= Written problem =
Swap each occurrence of "house sparrow" in the rows below for "songbird", and reproduce every row with nothing else altered.

[Rows from a dataset]
— start —
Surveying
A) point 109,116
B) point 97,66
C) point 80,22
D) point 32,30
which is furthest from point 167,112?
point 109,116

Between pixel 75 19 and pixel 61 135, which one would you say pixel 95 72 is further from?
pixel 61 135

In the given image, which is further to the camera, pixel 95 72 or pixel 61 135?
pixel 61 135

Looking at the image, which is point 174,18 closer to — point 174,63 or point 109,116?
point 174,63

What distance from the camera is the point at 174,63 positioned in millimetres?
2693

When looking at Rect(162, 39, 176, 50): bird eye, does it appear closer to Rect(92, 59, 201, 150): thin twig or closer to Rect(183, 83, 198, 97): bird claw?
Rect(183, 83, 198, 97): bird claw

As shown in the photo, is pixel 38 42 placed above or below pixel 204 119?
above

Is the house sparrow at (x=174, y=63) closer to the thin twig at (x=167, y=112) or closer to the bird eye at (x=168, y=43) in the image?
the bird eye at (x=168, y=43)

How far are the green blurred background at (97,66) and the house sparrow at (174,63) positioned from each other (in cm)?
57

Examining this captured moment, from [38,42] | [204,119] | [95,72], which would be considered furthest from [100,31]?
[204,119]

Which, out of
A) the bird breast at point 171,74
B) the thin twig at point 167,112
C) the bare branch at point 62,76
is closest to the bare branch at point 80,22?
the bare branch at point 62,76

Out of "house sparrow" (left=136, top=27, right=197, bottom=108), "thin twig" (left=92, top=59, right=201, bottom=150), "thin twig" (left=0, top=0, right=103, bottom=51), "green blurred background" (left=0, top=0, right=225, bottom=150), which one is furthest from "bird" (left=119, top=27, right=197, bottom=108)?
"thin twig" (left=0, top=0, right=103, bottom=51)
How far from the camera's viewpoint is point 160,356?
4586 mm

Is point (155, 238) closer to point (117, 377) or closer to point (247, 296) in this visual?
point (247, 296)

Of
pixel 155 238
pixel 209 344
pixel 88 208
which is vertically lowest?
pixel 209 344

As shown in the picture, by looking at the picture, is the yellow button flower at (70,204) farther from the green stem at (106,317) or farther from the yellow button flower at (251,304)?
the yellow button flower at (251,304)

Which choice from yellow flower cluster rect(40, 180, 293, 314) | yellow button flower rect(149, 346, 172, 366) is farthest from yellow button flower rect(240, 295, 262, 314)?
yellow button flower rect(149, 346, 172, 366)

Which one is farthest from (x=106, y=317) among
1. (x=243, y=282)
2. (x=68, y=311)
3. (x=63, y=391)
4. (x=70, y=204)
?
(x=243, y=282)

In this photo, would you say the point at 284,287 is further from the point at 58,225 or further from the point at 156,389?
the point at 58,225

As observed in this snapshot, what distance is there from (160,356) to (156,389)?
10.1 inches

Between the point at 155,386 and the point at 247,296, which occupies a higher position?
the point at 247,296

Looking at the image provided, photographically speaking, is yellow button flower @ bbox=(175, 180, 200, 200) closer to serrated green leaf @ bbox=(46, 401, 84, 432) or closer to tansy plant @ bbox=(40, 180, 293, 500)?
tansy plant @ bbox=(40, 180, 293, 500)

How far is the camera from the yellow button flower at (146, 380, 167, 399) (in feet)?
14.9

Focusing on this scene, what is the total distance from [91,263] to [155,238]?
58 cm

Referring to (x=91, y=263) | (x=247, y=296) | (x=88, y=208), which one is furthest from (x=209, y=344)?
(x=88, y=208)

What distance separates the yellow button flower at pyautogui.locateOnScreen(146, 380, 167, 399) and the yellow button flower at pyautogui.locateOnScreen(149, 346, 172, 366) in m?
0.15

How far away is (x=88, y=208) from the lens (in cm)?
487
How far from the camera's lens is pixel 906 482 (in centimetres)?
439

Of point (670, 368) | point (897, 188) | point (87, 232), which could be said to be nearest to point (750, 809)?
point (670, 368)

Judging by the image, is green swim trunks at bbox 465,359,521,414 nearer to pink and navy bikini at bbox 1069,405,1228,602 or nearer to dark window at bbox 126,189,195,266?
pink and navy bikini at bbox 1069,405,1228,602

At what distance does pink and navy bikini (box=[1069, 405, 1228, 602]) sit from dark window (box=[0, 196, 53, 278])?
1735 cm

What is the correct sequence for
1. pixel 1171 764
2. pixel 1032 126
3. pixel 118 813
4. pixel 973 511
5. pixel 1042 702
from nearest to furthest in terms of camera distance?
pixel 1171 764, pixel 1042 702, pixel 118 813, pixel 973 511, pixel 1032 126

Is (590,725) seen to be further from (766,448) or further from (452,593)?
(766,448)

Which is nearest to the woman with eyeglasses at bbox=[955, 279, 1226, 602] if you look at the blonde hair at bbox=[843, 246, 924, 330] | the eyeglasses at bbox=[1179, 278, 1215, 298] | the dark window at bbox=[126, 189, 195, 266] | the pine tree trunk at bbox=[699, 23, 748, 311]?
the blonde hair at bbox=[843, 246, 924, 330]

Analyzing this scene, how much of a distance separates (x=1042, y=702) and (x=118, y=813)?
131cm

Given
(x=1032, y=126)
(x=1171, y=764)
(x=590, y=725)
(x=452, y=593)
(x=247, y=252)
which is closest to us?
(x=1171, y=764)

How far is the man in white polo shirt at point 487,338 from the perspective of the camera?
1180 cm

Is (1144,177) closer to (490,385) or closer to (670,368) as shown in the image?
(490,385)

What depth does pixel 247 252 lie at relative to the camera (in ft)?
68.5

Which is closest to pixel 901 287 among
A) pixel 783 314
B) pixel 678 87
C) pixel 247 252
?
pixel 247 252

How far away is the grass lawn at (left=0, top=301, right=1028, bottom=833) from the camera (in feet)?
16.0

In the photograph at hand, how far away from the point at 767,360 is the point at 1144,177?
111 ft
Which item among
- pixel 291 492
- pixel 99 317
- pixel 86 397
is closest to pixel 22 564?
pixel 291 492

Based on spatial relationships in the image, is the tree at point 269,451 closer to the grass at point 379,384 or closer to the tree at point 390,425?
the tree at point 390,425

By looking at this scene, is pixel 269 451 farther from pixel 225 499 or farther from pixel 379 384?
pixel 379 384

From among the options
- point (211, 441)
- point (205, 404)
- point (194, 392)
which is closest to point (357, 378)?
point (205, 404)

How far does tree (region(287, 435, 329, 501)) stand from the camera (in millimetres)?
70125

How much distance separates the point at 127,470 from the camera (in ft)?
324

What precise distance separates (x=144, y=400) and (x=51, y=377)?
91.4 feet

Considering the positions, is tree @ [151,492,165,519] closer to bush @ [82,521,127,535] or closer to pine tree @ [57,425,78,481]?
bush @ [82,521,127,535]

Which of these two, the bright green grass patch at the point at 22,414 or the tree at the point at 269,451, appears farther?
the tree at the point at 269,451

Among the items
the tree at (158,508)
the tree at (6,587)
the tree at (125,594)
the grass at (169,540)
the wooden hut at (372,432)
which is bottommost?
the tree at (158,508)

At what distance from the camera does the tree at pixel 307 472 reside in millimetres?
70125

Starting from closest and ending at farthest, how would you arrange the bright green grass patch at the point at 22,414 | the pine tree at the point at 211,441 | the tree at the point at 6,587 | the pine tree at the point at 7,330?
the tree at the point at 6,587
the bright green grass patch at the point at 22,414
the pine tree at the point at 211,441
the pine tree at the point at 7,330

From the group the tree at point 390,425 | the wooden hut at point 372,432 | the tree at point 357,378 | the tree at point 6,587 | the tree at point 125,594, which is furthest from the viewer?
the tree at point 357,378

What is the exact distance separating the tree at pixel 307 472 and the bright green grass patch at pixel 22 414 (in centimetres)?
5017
— end —
= In response =
Surveying
A) point 109,116
B) point 97,66
C) point 80,22
D) point 32,30
which is furthest from point 167,112?
point 109,116

Between pixel 75 19 and pixel 61 135, which one would you say pixel 95 72 is further from?
pixel 61 135

In the given image, which is further to the camera, pixel 95 72 or pixel 61 135?
pixel 61 135

Looking at the image, which is point 174,18 closer to — point 174,63 or point 109,116?
point 174,63

What distance from the camera is the point at 174,63 positioned in millimetres?
2693

When looking at Rect(162, 39, 176, 50): bird eye, does it appear closer to Rect(92, 59, 201, 150): thin twig or closer to Rect(183, 83, 198, 97): bird claw?
Rect(183, 83, 198, 97): bird claw

As shown in the photo, is pixel 38 42 placed above or below pixel 204 119?
above

Is the songbird at (x=174, y=63) closer to the thin twig at (x=167, y=112) or closer to the bird eye at (x=168, y=43) in the image?
the bird eye at (x=168, y=43)

How far are the green blurred background at (97,66) and the songbird at (174,63) positioned from each other (in cm)?
57

Examining this captured moment, from [38,42] | [204,119] | [95,72], which would be considered furthest from [100,31]?
[204,119]

Which, out of
A) the bird breast at point 171,74
B) the thin twig at point 167,112
C) the bare branch at point 62,76
is closest to the bare branch at point 80,22?
the bare branch at point 62,76

Out of "songbird" (left=136, top=27, right=197, bottom=108), "thin twig" (left=92, top=59, right=201, bottom=150), "thin twig" (left=0, top=0, right=103, bottom=51), "green blurred background" (left=0, top=0, right=225, bottom=150), which one is furthest from "bird" (left=119, top=27, right=197, bottom=108)?
"thin twig" (left=0, top=0, right=103, bottom=51)
How far from the camera's viewpoint is point 160,356?
4586 mm

Is point (155, 238) closer to point (117, 377) or closer to point (247, 296) in this visual?
point (247, 296)

Of
pixel 155 238
pixel 209 344
pixel 88 208
which is vertically lowest?
pixel 209 344

As shown in the picture, by looking at the picture, is the yellow button flower at (70,204) farther from the green stem at (106,317) or farther from the yellow button flower at (251,304)?
the yellow button flower at (251,304)

Which choice from yellow flower cluster rect(40, 180, 293, 314) | yellow button flower rect(149, 346, 172, 366) is farthest from yellow button flower rect(240, 295, 262, 314)?
yellow button flower rect(149, 346, 172, 366)

Which one is farthest from (x=106, y=317) among
1. (x=243, y=282)
2. (x=68, y=311)
3. (x=63, y=391)
4. (x=70, y=204)
?
(x=243, y=282)

In this photo, would you say the point at 284,287 is further from the point at 58,225 or further from the point at 156,389?
the point at 58,225

As observed in this snapshot, what distance is there from (160,356) to (156,389)?
10.1 inches

Between the point at 155,386 and the point at 247,296, which occupies a higher position?
the point at 247,296

Looking at the image provided, photographically speaking, is yellow button flower @ bbox=(175, 180, 200, 200) closer to serrated green leaf @ bbox=(46, 401, 84, 432) or closer to tansy plant @ bbox=(40, 180, 293, 500)?
tansy plant @ bbox=(40, 180, 293, 500)

How far is the camera from the yellow button flower at (146, 380, 167, 399) (in feet)?
14.9

Focusing on this scene, what is the total distance from [91,263] to [155,238]?
58 cm

Referring to (x=91, y=263) | (x=247, y=296) | (x=88, y=208), which one is furthest from (x=209, y=344)?
(x=88, y=208)

What distance separates the yellow button flower at pyautogui.locateOnScreen(146, 380, 167, 399) and the yellow button flower at pyautogui.locateOnScreen(149, 346, 172, 366) in m?
0.15

How far away is (x=88, y=208) from the lens (in cm)?
487
How far from the camera's lens is pixel 906 482 (in centimetres)?
439

Of point (670, 368) | point (897, 188) | point (87, 232), which could be said to be nearest to point (750, 809)?
point (670, 368)

Judging by the image, is green swim trunks at bbox 465,359,521,414 nearer to pink and navy bikini at bbox 1069,405,1228,602 or nearer to dark window at bbox 126,189,195,266?
pink and navy bikini at bbox 1069,405,1228,602

At what distance does pink and navy bikini (box=[1069, 405, 1228, 602]) sit from dark window (box=[0, 196, 53, 278])?
1735 cm

What is the correct sequence for
1. pixel 1171 764
2. pixel 1032 126
3. pixel 118 813
4. pixel 973 511
5. pixel 1042 702
from nearest to furthest in terms of camera distance?
pixel 1171 764, pixel 1042 702, pixel 118 813, pixel 973 511, pixel 1032 126

Is (590,725) seen to be further from (766,448) or further from (452,593)?
(766,448)

Which is nearest to the woman with eyeglasses at bbox=[955, 279, 1226, 602] if you look at the blonde hair at bbox=[843, 246, 924, 330] | the eyeglasses at bbox=[1179, 278, 1215, 298] | the dark window at bbox=[126, 189, 195, 266] | the pine tree trunk at bbox=[699, 23, 748, 311]?
the blonde hair at bbox=[843, 246, 924, 330]

Analyzing this scene, how much of a distance separates (x=1042, y=702) and (x=118, y=813)?
131cm

Given
(x=1032, y=126)
(x=1171, y=764)
(x=590, y=725)
(x=452, y=593)
(x=247, y=252)
which is closest to us?
(x=1171, y=764)

How far is the man in white polo shirt at point 487,338 from the perspective of the camera?
1180 cm

Is (1144,177) closer to (490,385) or closer to (670,368) as shown in the image?
(490,385)

What depth does pixel 247 252 lie at relative to the camera (in ft)?
68.5

Which is closest to pixel 901 287 among
A) pixel 783 314
B) pixel 678 87
C) pixel 247 252
?
pixel 247 252

How far away is the grass lawn at (left=0, top=301, right=1028, bottom=833) from the camera (in feet)?
16.0

In the photograph at hand, how far away from the point at 767,360 is the point at 1144,177?
111 ft
Which item among
- pixel 291 492
- pixel 99 317
- pixel 86 397
is closest to pixel 22 564?
pixel 291 492

Based on spatial relationships in the image, is the tree at point 269,451 closer to the grass at point 379,384 or closer to the tree at point 390,425?
the tree at point 390,425

By looking at this scene, is pixel 269 451 farther from pixel 225 499 or farther from pixel 379 384?
pixel 379 384

From among the options
- point (211, 441)
- point (205, 404)
- point (194, 392)
which is closest to point (357, 378)?
point (205, 404)

How far does tree (region(287, 435, 329, 501)) stand from the camera (in millimetres)?
70125

How much distance separates the point at 127,470 from the camera (in ft)?
324

What precise distance separates (x=144, y=400) and (x=51, y=377)?
91.4 feet

Considering the positions, is tree @ [151,492,165,519] closer to bush @ [82,521,127,535] or closer to pine tree @ [57,425,78,481]?
bush @ [82,521,127,535]

Which of these two, the bright green grass patch at the point at 22,414 or the tree at the point at 269,451, appears farther?
the tree at the point at 269,451

Among the items
the tree at (158,508)
the tree at (6,587)
the tree at (125,594)
the grass at (169,540)
the wooden hut at (372,432)
which is bottommost?
the tree at (158,508)

At what distance from the camera does the tree at pixel 307 472 reside in millimetres?
70125

Starting from closest and ending at farthest, how would you arrange the bright green grass patch at the point at 22,414 | the pine tree at the point at 211,441 | the tree at the point at 6,587 | the pine tree at the point at 7,330?
the tree at the point at 6,587
the bright green grass patch at the point at 22,414
the pine tree at the point at 211,441
the pine tree at the point at 7,330

From the group the tree at point 390,425 | the wooden hut at point 372,432 | the tree at point 357,378 | the tree at point 6,587 | the tree at point 125,594, which is furthest from the viewer?
the tree at point 357,378

What is the exact distance separating the tree at pixel 307 472 and the bright green grass patch at pixel 22 414 (in centimetres)?
5017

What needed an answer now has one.